Forward-looking statements are subject to a number of risks and uncertainties,
many of which are beyond the Company's control, which could cause actual
results and events to differ materially from those that are disclosed in or
implied by such forward- looking statements. Such risks and uncertainties
include, but are not limited to, that Pulsar may be unsuccessful in completing
in drilling commercially productive wells; the uncertainty of resource
estimation; operational risks in conducting exploration, including that drill
costs may be higher than estimates ; commodity prices; health, safety and
environmental factors; and other factors set forth above as well as risk
factors included in the Company's Annual Information Form dated July 31, 2025
for the year ended September 30, 2024 found under Company's profile on
www.sedarplus.ca (http://www.sedarplus.ca) .

Forward-looking statements contained in this news release are as of the date
of this news release, and the Company undertakes no obligation to update or
revise any forward-looking statements, whether as a result of new information,
future events or otherwise, except as may be required by law.
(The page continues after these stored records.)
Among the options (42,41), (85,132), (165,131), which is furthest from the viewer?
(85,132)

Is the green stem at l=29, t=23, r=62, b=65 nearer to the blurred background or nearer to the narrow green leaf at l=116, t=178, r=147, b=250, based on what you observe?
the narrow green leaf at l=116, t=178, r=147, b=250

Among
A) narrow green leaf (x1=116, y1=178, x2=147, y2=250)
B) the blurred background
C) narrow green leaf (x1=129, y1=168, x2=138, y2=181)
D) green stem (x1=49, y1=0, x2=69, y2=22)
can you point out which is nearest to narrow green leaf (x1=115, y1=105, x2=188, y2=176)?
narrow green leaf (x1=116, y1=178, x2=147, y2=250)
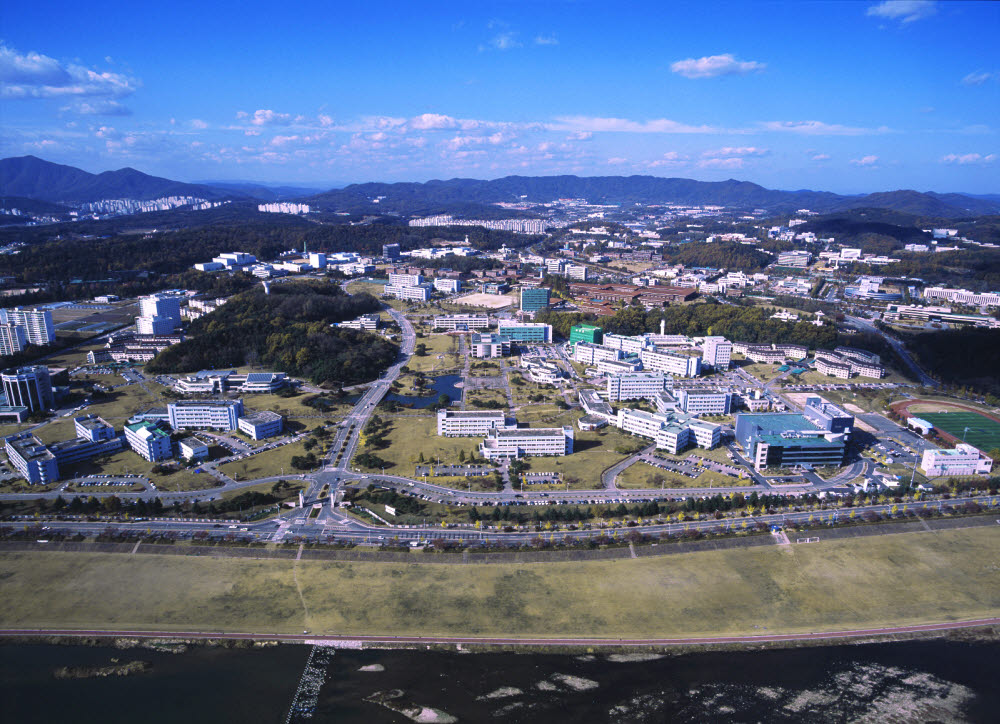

New factors
emerge from time to time, and it is not possible for the Company to predict
all of them or assess the impact of each such factor or the extent to which
any factor, or combination of factors, may cause results to differ materially
from those contained in any forward-looking statement. No assurance can be
given that the forward-looking statements herein will prove to be correct and,
accordingly, investors should not place undue reliance on forward-looking
statements. Any forward-looking statements contained in this news release are
expressly qualified in their entirety by this cautionary statement.